The artist Jeff Wall: Brief positioning

Jeff Wall is currently ranked 101st in the world by artist, according to a computer-generated ranking of all exhibitions worldwide; at least 600,000 exhibitions are already included in the evaluation.

Around 2007, at the height of his creativity and fame, he was ranked about 50 places higher in this world ranking of art, but even ranking 100-x certainly justifies the assumption that art lovers either already know the artist Jeff Wall and his work or would like to get to know him.

Canadian photographer Jeff Wall on April 18, 2009
Canadian photographer Jeff Wall on April 18, 2009
by Cea. [CC BY 2.0], via Wikimedia Commons

His photographic art has made him one of the most renowned contemporary photographers, with several of his images revered as “icons of contemporary photography .” This photographic art is also categorized as conceptual photographic art, an art movement with which Jeff Wall experimented in his early years.
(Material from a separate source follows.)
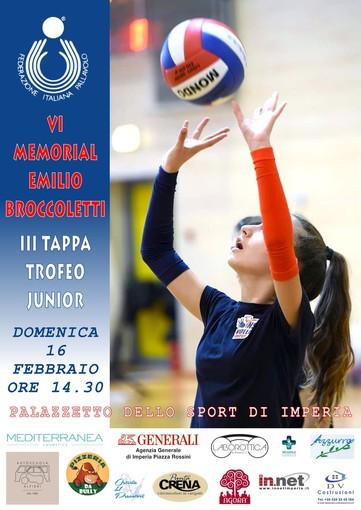 """Volley. Domenica il """"Sesto Trofeo Memorial Emilio Broccoletti"""" organizzato dalla Nuova San Camillo Volley Imperia"""
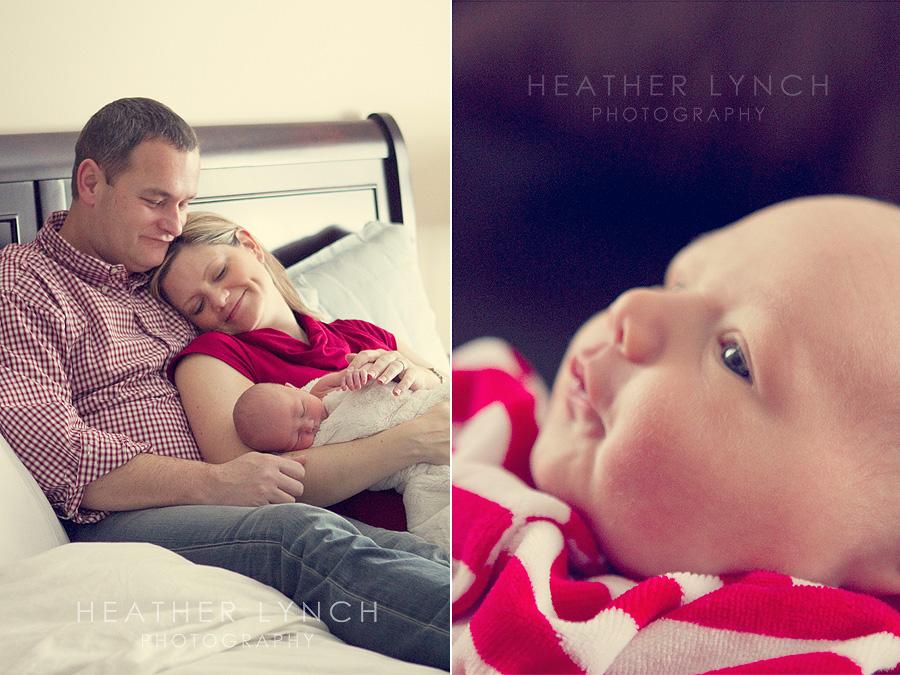 HeatherLynchPhotography_OM7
Jeff Wall also became known through art historical publications , e.g. about Dan Graham, Rodney Graham, Roy Arden, Ken Lum, Stephan Balkenhol, On Kawara and other contemporary artists.
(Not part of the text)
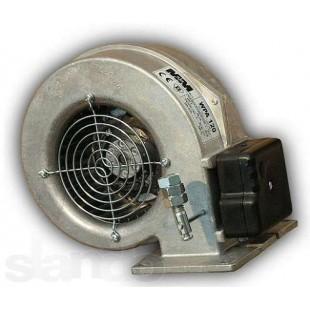 Нагнетательный вентилятор для котла WPA 120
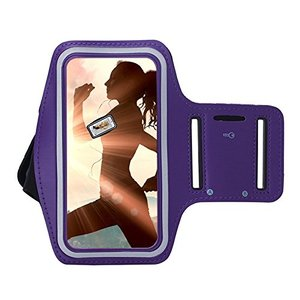 Oppo Reno 3 hoes Sportarmband Hardloopband hoesje Paars Pearlycase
The main themes of Jeff Wall's artistic work

Jeff Wall creates images like films – each image tells a story, each image is meticulously composed down to the smallest detail in the background. These photographs cannot be viewed just once; with each newly discovered detail, the story the photograph aims to convey can also change.
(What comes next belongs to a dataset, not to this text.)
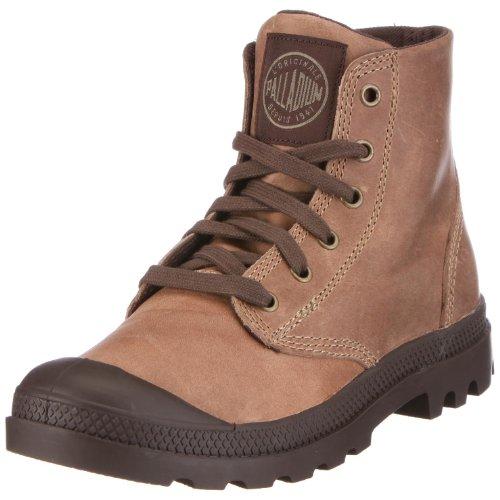 PalladiumPampa Hi Leather - Sneaker alta Uomo , Marrone (Braun (WALNUT)), 44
As soon as it was available, Wall used digital editing programs; he began piecing together images from many individual details.

Jeff Wall discovered the lightbox as a presentation format early on and considered it the best way to present his images. He described the lightbox as a delivery system (in the sense of a practical device for transporting the content of his photographic art).

Several art historians drew parallels to neon signs , as used to present large-format advertising posters. Others likened the presentation method to the appearance of a film image on a cinema screen; there is general agreement that the lightbox helps to present photography dramatically.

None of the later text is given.